# LAB 3 - Data cleaning

### Introduction
Welcome to the third project, which will be devoted to data cleaning.
As before, they will require that you load a dataset and process it as required, saving the indicated
file.

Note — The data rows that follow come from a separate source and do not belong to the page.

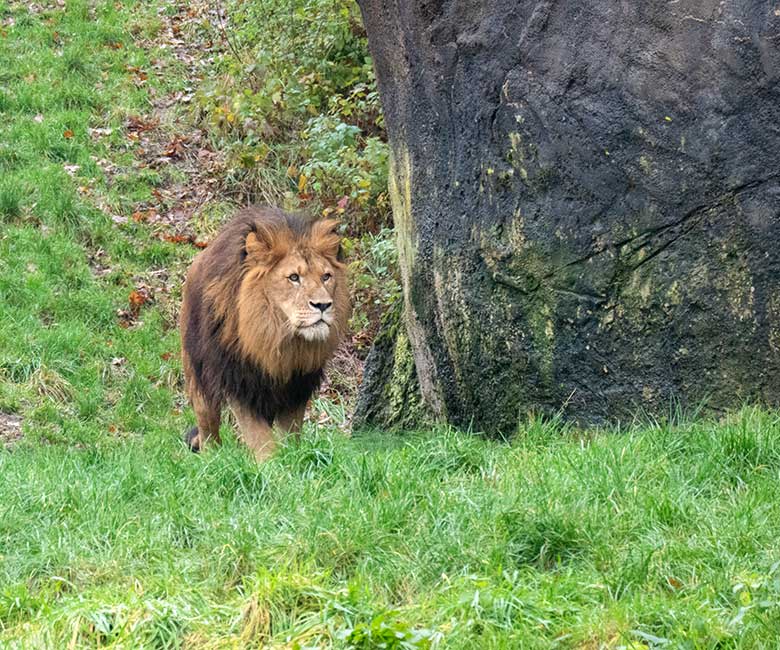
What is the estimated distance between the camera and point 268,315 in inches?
315

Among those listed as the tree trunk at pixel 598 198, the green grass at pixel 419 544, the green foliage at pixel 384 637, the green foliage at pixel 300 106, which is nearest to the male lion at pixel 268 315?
the tree trunk at pixel 598 198

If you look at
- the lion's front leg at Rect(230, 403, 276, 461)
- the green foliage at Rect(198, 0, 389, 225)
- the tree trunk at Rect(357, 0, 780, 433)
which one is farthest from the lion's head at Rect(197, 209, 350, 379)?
the green foliage at Rect(198, 0, 389, 225)

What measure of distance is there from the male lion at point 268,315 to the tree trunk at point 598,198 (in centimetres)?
76

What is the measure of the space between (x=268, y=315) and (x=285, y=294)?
187mm

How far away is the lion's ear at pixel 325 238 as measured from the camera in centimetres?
812

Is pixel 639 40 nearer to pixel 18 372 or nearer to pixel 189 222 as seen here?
pixel 18 372

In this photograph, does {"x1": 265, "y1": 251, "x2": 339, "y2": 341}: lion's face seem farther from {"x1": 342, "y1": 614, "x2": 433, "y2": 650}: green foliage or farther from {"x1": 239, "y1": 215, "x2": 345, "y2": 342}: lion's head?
{"x1": 342, "y1": 614, "x2": 433, "y2": 650}: green foliage

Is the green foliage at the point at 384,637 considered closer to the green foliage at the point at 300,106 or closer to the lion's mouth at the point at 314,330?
the lion's mouth at the point at 314,330

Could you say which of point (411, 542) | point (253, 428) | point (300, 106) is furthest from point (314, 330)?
point (300, 106)

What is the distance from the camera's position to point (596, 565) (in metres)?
5.03

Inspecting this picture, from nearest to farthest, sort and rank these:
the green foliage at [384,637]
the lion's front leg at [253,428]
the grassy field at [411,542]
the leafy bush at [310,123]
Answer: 1. the green foliage at [384,637]
2. the grassy field at [411,542]
3. the lion's front leg at [253,428]
4. the leafy bush at [310,123]

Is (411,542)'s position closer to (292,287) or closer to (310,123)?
(292,287)

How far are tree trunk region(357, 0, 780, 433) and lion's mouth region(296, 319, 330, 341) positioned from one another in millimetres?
757

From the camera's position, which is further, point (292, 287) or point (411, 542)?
point (292, 287)
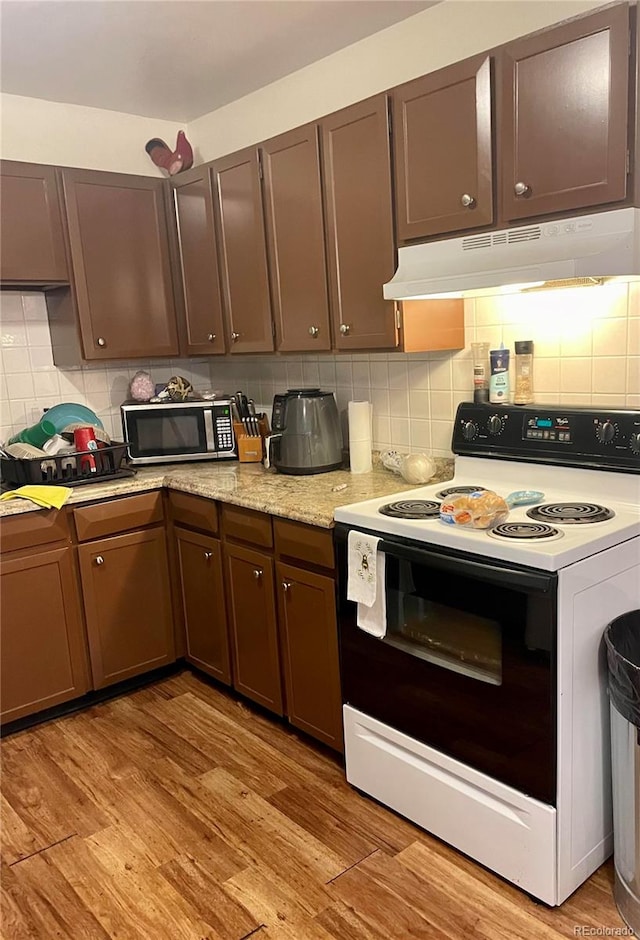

This time, we will focus on some common data cleaning operations like concatenating, joining,
reshaping and transforming data.
If not said otherwise, maintain the original order of records when performing these operations.

### Exercise 1: Load data
Load 3 files into one big DataFramn with an index containing a consistents equence of
numbers, e.g. 0, 1, 2, …. Keep the original column structure.  Use the default orient used by to_json(),
i.e. columns.

In [None]:
import pandas as pd
import numpy as np

df1 = pd.read_json("proj3_data1.json")
df2 = pd.read_json("proj3_data2.json")
df3 = pd.read_json("proj3_data3.json")

df = pd.concat([df1, df2, df3], ignore_index=True)
df.to_json('proj3_ex01_all_data.json')
df

Unnamed: 0,make,model,body_type,doors,top_speed,acceleration,fuel_consumption,engine
0,Audi,A3,hatchback,5.0,220,7.2,6.0,1.5 TFSI
1,BMW,3 Series,sedan,4.0,240,6.2,,2.0L TwinPower Turbo
2,Volkswagen,Golf,hatchback,5.0,210,8.0,5.0,1.5 TSI
3,Renault,Clio,hatchback,5.0,190,11.0,6.5,1.5 dCi
4,Fiat,500,hatchback,3.0,160,12.9,,0.9 TwinAir
5,Peugeot,208,hatchback,,190,9.9,5.0,1.2 PureTech
6,Volvo,XC60,SUV,5.0,220,8.0,6.0,B4
7,Seat,Leon,hatchback,5.0,240,8.0,,1.5 TSI
8,Opel,Corsa,hatchback,5.0,180,9.9,5.5,1.2 Turbo
9,Ford,Mustang,coupe,2.0,249,5.8,10.2,2.3L EcoBoost


### Exercise 2: Missing values

Produce a CSV file containing column names and the number of missing values in these columns.
Only include the columns which have any missing values

In [None]:
df_missing = pd.DataFrame(columns=["column_name", "missing_val_count"])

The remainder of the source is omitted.